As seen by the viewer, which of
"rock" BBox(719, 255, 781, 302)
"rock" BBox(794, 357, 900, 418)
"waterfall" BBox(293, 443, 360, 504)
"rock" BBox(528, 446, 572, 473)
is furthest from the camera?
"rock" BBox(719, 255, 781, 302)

==========

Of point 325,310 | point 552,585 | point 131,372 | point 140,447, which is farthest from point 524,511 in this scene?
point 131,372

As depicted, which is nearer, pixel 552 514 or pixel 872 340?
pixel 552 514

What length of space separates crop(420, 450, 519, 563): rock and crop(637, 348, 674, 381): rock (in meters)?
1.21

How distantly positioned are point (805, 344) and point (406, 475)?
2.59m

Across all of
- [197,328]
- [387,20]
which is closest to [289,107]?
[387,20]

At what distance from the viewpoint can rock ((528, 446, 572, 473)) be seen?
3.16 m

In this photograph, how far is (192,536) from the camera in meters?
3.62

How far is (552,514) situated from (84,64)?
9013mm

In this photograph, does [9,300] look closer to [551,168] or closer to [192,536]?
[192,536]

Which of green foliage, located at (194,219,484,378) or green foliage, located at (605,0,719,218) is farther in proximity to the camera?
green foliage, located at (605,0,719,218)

==========

GOAL OF THE EXERCISE
Please pick out every line of the data above that contains the string "meters" and copy each of those lines in full. Case counts, so only matches with the same capitalization qualify.

REPLY
What length of space separates crop(420, 450, 519, 563): rock and crop(637, 348, 674, 381): rock (in meters)?
In this photograph, how far is (192,536) from the camera in meters?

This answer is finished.